RECORDS SUPPLIED >>
+===+
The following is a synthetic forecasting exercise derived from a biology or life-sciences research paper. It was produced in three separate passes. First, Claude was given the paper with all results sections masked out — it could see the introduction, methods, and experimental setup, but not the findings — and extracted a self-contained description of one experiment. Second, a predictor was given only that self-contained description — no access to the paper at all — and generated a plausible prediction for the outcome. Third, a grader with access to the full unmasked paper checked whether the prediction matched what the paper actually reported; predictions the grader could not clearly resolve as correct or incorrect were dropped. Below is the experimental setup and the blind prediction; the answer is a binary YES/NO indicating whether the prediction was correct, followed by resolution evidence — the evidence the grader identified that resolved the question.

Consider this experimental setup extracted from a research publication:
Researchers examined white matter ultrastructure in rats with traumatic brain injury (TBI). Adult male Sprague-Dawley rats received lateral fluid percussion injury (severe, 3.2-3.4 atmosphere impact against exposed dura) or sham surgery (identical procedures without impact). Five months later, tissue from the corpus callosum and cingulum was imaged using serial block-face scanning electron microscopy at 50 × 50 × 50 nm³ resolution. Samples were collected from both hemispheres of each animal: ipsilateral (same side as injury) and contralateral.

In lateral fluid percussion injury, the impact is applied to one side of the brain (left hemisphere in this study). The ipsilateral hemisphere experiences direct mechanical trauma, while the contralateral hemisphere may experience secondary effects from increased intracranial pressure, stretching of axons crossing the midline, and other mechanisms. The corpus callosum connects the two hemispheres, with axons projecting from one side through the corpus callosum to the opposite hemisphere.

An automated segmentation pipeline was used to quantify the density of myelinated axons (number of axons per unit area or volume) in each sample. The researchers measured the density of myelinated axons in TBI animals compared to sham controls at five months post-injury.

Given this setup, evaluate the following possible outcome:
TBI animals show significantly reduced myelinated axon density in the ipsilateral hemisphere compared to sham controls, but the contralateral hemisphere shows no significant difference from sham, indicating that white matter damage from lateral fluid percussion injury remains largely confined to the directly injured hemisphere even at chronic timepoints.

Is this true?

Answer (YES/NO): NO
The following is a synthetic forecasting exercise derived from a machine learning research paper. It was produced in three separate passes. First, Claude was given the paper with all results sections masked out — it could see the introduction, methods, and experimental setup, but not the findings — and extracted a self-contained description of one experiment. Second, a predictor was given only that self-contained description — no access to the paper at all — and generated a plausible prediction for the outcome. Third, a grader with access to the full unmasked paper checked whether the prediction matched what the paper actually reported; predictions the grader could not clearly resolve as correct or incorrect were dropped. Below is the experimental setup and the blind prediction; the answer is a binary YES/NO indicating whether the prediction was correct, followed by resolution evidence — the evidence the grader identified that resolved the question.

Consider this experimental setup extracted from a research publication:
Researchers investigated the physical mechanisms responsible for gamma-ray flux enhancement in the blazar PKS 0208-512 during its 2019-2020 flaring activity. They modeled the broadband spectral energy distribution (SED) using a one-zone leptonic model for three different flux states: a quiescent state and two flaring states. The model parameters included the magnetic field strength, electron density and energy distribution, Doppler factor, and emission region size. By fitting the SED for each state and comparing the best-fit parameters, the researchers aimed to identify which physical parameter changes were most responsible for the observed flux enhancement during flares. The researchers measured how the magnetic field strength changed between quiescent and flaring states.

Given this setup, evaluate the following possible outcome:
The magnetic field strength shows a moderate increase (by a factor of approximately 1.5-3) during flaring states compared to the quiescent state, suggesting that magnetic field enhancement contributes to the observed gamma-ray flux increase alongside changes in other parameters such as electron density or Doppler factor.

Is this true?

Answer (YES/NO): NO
+===+
YOUR TASK >> Write out again every entry above, exactly as given.

REPLY >>
The following is a synthetic forecasting exercise derived from a biology or life-sciences research paper. It was produced in three separate passes. First, Claude was given the paper with all results sections masked out — it could see the introduction, methods, and experimental setup, but not the findings — and extracted a self-contained description of one experiment. Second, a predictor was given only that self-contained description — no access to the paper at all — and generated a plausible prediction for the outcome. Third, a grader with access to the full unmasked paper checked whether the prediction matched what the paper actually reported; predictions the grader could not clearly resolve as correct or incorrect were dropped. Below is the experimental setup and the blind prediction; the answer is a binary YES/NO indicating whether the prediction was correct, followed by resolution evidence — the evidence the grader identified that resolved the question.

Consider this experimental setup extracted from a research publication:
Researchers examined white matter ultrastructure in rats with traumatic brain injury (TBI). Adult male Sprague-Dawley rats received lateral fluid percussion injury (severe, 3.2-3.4 atmosphere impact against exposed dura) or sham surgery (identical procedures without impact). Five months later, tissue from the corpus callosum and cingulum was imaged using serial block-face scanning electron microscopy at 50 × 50 × 50 nm³ resolution. Samples were collected from both hemispheres of each animal: ipsilateral (same side as injury) and contralateral.

In lateral fluid percussion injury, the impact is applied to one side of the brain (left hemisphere in this study). The ipsilateral hemisphere experiences direct mechanical trauma, while the contralateral hemisphere may experience secondary effects from increased intracranial pressure, stretching of axons crossing the midline, and other mechanisms. The corpus callosum connects the two hemispheres, with axons projecting from one side through the corpus callosum to the opposite hemisphere.

An automated segmentation pipeline was used to quantify the density of myelinated axons (number of axons per unit area or volume) in each sample. The researchers measured the density of myelinated axons in TBI animals compared to sham controls at five months post-injury.

Given this setup, evaluate the following possible outcome:
TBI animals show significantly reduced myelinated axon density in the ipsilateral hemisphere compared to sham controls, but the contralateral hemisphere shows no significant difference from sham, indicating that white matter damage from lateral fluid percussion injury remains largely confined to the directly injured hemisphere even at chronic timepoints.

Is this true?

Answer (YES/NO): NO
The following is a synthetic forecasting exercise derived from a machine learning research paper. It was produced in three separate passes. First, Claude was given the paper with all results sections masked out — it could see the introduction, methods, and experimental setup, but not the findings — and extracted a self-contained description of one experiment. Second, a predictor was given only that self-contained description — no access to the paper at all — and generated a plausible prediction for the outcome. Third, a grader with access to the full unmasked paper checked whether the prediction matched what the paper actually reported; predictions the grader could not clearly resolve as correct or incorrect were dropped. Below is the experimental setup and the blind prediction; the answer is a binary YES/NO indicating whether the prediction was correct, followed by resolution evidence — the evidence the grader identified that resolved the question.

Consider this experimental setup extracted from a research publication:
Researchers investigated the physical mechanisms responsible for gamma-ray flux enhancement in the blazar PKS 0208-512 during its 2019-2020 flaring activity. They modeled the broadband spectral energy distribution (SED) using a one-zone leptonic model for three different flux states: a quiescent state and two flaring states. The model parameters included the magnetic field strength, electron density and energy distribution, Doppler factor, and emission region size. By fitting the SED for each state and comparing the best-fit parameters, the researchers aimed to identify which physical parameter changes were most responsible for the observed flux enhancement during flares. The researchers measured how the magnetic field strength changed between quiescent and flaring states.

Given this setup, evaluate the following possible outcome:
The magnetic field strength shows a moderate increase (by a factor of approximately 1.5-3) during flaring states compared to the quiescent state, suggesting that magnetic field enhancement contributes to the observed gamma-ray flux increase alongside changes in other parameters such as electron density or Doppler factor.

Is this true?

Answer (YES/NO): NO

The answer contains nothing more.